=== Passage provided ===

5 Easy Ways to Take Better Care of Your Back
If you're glued to a desk for eight hours a day or stand for long periods at work, then you're probably no stranger to back pain. Just about everyone experiences this type of pain at some point. In fact, back pain is the "second most common neurological ailment in the United States, with Americans spending at least $50 billion a year on low back pain," according to the National Institute of Neurological Disorders and Stroke.
It really doesn't take much to trigger a backache. Simple activities like twisting the body or lifting a heavy object can have you laid up in bed. And while back pain can point to a medical condition, such as a bulging disc, spinal degeneration, osteoporosis or spinal tumors, most backaches are acute and improve within a few weeks. (See also: Ways Your Sleeping Position May Be Hurting You)
Sometimes, getting rid of pain — or avoiding it altogether — is a matter of taking better care of your back.
1. Get Active
If you're a couch potato who prefers channel surfing over any type of physical activity, don't be surprised when you develop chronic back pain. Exercise is key to strengthening the muscles in your body, and your back muscles are no exception. These muscles become weak when you're stagnant, and with weak back muscles, you're more susceptible to strains.
There is a simple fix — increase your activity level. Not that you have to transform into a workout junkie. But if you can incorporate 20 to 30 minutes of activity most days of the week, you're on the right track.
It doesn't need to be strenuous activities, just something to strengthen your core and back muscles. Activities might include yoga, Pilates, swimming, walking, light resistance training, or low-impact aerobics. (See also: 20 Great Body Weight Exercises)
2. Practice Good Posture
Old habits are hard to break. And if you're accustomed to slouching in your chair or standing with your shoulders hunched, standing and sitting tall might feel awkward. But there are undeniable benefits to "straightening up."
Bad posture strains your muscles and joints, and this constant strain can trigger chronic backaches, as well as neck pain, headaches, and tendonitis. Good posture, however, keeps the spine properly aligned and balanced, decreasing stress on ligaments and preventing muscle strains.
What can you do?
Practice sitting with your feet flat on the floor. If sitting at a desk, adjust the height of the chair to prevent feet dangling, or use a footrest. Keep your spine straight and your shoulders back. Don't slouch over your desk. (See also: 5 Ways to Improve Your Posture)
Good posture also applies when standing. Make a conscious effort to keep your feet shoulder-width apart, your knees slightly bent and your shoulders pulled back.
3. Lose Weight
Dropping a few pounds can not only improve your health and the way you feel about yourself, it can also relieve back pain. Some people fail to see the connection between weight and back pain. However, "every extra pound in the abdominal region could put 10 pounds more stress on the lower back," says Dr. Luigi DiRubba, a chiropractor and President of the Connecticut Chiropractic Council.
If you believe weight is the underlying cause of your back pain, talk with your doctor and discuss a healthy weight for your height. Take steps to drop excess weight. You never know, as little as five to ten pounds could make a difference. Choosing a healthy diet that focuses on fruits, vegetables, lean meats, and nonfat dairy foods is a good start, as well as drinking plenty of water and getting regular physical activity. Dr. DiRubba suggests eating in moderation and taking brief 15- to 20-minute walks after a big meal. (See also: 25 Reasons to Take a Walk)

=== What you need to do ===
1. Duplicate the portion of the back-care article that runs from "It really doesn't" down to "Be Hurting You)".
2. Answer these questions using the back-care article:
(a) According to the National Institute of Neurological Disorders and Stroke, at least how much do Americans spend each year on low back pain?
(b) How many minutes of activity on most days of the week does the article say will put you on the right track?
(c) According to Dr. Luigi DiRubba, how much more stress on the lower back could each extra pound in the abdominal region cause?

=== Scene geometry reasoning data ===

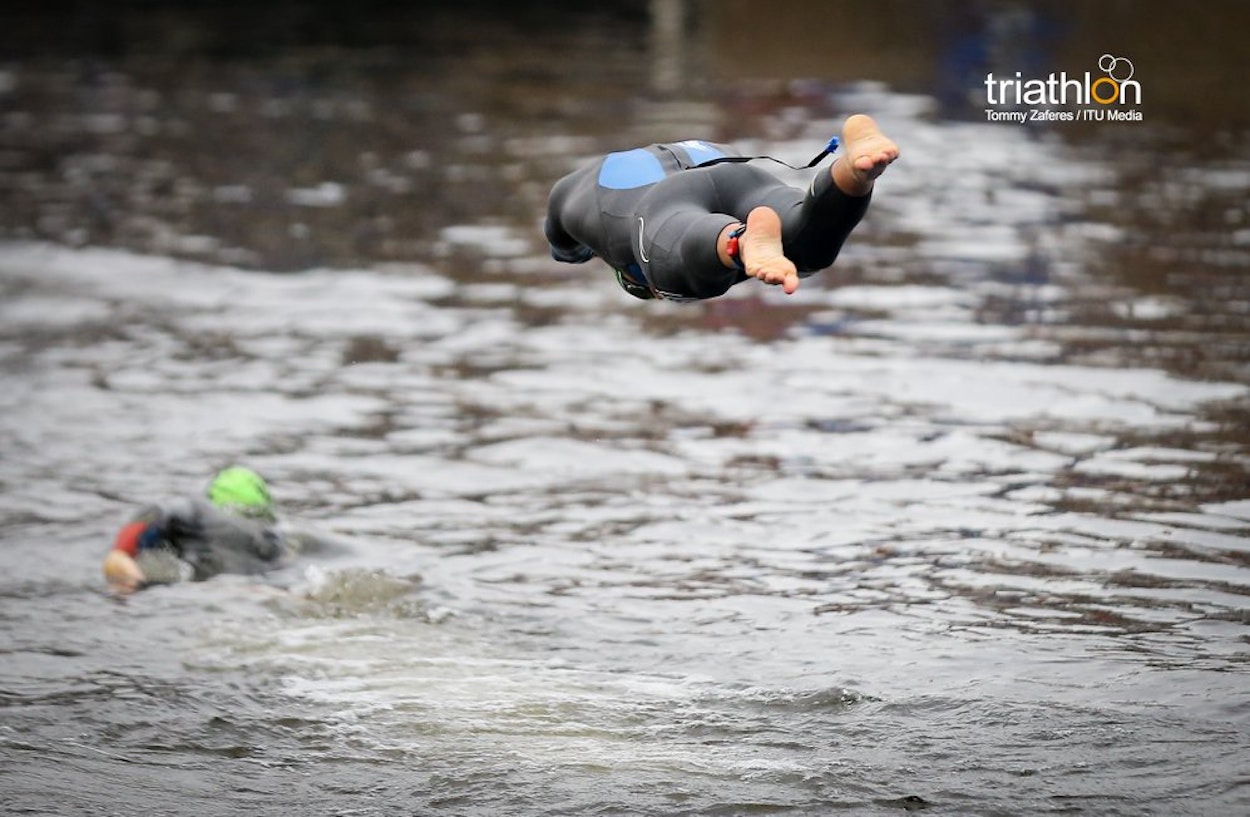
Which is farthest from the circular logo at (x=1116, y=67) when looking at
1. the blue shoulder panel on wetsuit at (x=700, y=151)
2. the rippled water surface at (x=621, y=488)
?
the blue shoulder panel on wetsuit at (x=700, y=151)

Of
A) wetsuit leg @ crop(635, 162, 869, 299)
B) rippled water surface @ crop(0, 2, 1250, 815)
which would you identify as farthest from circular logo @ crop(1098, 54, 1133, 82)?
wetsuit leg @ crop(635, 162, 869, 299)

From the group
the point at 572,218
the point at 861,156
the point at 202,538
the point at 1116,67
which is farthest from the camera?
the point at 1116,67

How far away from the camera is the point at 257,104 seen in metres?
35.7

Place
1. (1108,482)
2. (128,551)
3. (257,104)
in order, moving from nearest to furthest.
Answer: (128,551) → (1108,482) → (257,104)

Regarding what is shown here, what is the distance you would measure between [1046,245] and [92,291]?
12603 millimetres

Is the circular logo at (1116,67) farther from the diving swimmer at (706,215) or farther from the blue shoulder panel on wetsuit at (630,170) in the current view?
the blue shoulder panel on wetsuit at (630,170)

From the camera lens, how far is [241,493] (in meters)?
15.6

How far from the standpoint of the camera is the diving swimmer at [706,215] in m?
9.34

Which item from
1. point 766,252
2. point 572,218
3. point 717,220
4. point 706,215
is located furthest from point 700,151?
point 766,252

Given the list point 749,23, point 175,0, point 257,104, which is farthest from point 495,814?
point 175,0

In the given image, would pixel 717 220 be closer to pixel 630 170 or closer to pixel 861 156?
pixel 861 156

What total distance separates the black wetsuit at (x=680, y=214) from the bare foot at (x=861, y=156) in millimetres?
109

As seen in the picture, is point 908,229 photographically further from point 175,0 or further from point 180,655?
point 175,0

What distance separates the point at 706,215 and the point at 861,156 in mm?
1225
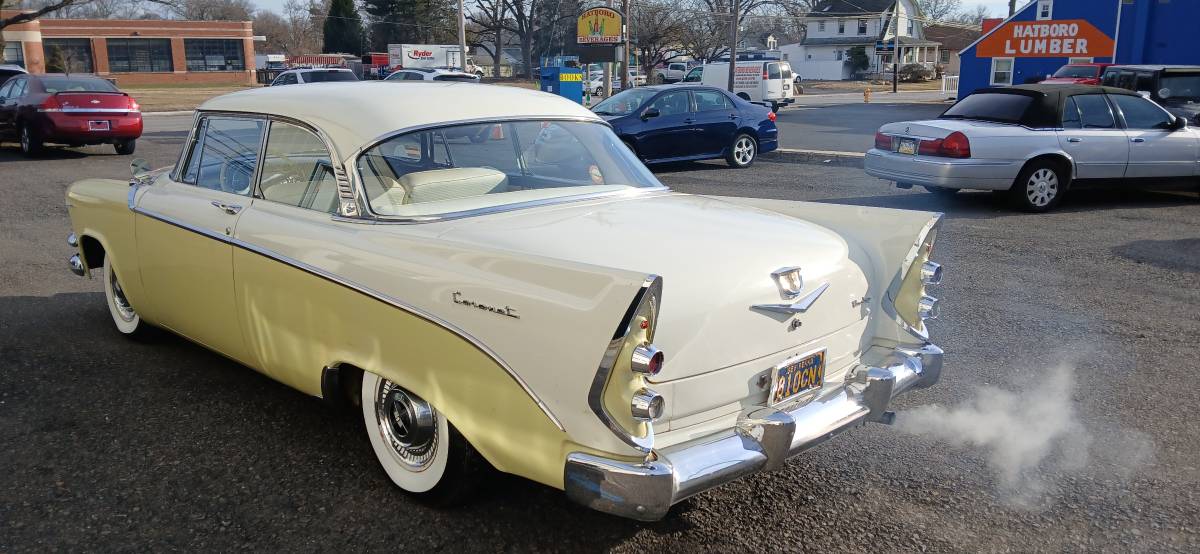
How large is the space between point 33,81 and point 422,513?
16.3m

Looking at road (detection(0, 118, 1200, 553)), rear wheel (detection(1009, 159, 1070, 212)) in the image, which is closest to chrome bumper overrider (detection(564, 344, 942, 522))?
road (detection(0, 118, 1200, 553))

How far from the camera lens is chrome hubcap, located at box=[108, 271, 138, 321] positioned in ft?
17.7

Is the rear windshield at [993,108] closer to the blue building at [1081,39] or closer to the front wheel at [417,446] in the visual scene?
the front wheel at [417,446]

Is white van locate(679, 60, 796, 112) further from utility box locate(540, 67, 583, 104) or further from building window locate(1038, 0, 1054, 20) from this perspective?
utility box locate(540, 67, 583, 104)

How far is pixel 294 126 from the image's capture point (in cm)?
404

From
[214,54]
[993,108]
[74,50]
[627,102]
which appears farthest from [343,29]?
[993,108]

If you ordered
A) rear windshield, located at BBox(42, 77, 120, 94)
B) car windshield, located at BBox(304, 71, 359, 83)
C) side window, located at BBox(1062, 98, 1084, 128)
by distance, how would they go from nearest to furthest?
side window, located at BBox(1062, 98, 1084, 128) → rear windshield, located at BBox(42, 77, 120, 94) → car windshield, located at BBox(304, 71, 359, 83)

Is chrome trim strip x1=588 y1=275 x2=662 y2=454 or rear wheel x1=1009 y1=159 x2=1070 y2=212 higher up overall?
chrome trim strip x1=588 y1=275 x2=662 y2=454

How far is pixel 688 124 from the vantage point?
15.0 metres

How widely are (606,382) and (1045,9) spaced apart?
31.6 m

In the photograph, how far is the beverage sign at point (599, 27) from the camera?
970 inches

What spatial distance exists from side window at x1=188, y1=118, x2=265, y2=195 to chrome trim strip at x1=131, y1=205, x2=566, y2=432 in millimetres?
238

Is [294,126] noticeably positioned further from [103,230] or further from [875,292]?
[875,292]

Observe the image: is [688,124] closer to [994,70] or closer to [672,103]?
[672,103]
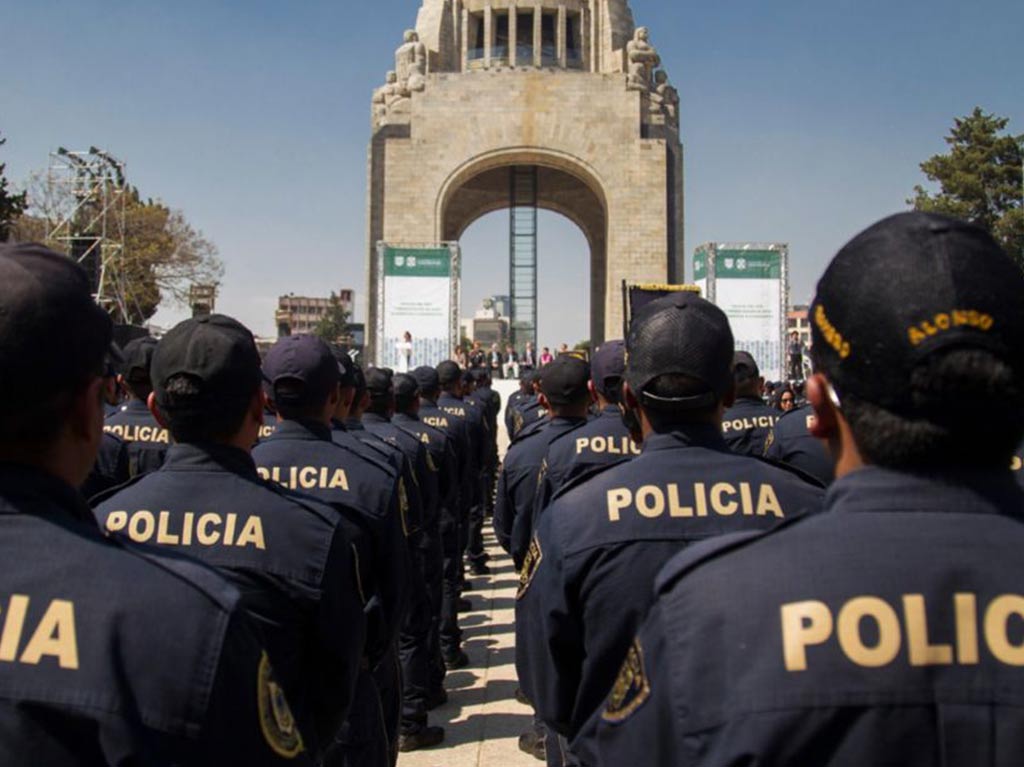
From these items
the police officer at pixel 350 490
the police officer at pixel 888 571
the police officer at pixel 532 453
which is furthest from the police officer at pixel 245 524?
the police officer at pixel 532 453

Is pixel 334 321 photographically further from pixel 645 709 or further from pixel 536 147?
pixel 645 709

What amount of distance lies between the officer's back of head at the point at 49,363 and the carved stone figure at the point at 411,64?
2924cm

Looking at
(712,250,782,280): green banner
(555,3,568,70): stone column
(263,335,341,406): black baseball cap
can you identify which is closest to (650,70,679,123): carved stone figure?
(555,3,568,70): stone column

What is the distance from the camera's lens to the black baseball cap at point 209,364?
2535mm

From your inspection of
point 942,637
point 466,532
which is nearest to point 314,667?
point 942,637

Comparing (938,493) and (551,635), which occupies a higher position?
(938,493)

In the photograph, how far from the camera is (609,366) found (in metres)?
4.79

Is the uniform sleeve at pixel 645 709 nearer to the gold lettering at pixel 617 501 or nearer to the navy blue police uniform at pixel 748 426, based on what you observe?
the gold lettering at pixel 617 501

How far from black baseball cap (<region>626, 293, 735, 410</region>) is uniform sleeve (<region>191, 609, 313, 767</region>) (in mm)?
1413

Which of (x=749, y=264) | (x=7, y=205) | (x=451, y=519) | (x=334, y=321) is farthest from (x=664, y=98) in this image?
(x=334, y=321)

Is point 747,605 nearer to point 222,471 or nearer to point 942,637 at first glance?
point 942,637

=== Outputs by task ===
1.
It really doesn't take much to trigger a backache. Simple activities like twisting the body or lifting a heavy object can have you laid up in bed. And while back pain can point to a medical condition, such as a bulging disc, spinal degeneration, osteoporosis or spinal tumors, most backaches are acute and improve within a few weeks. (See also: Ways Your Sleeping Position May Be Hurting You)

2.
(a) At least $50 billion a year.
(b) 20 to 30 minutes.
(c) 10 pounds more stress.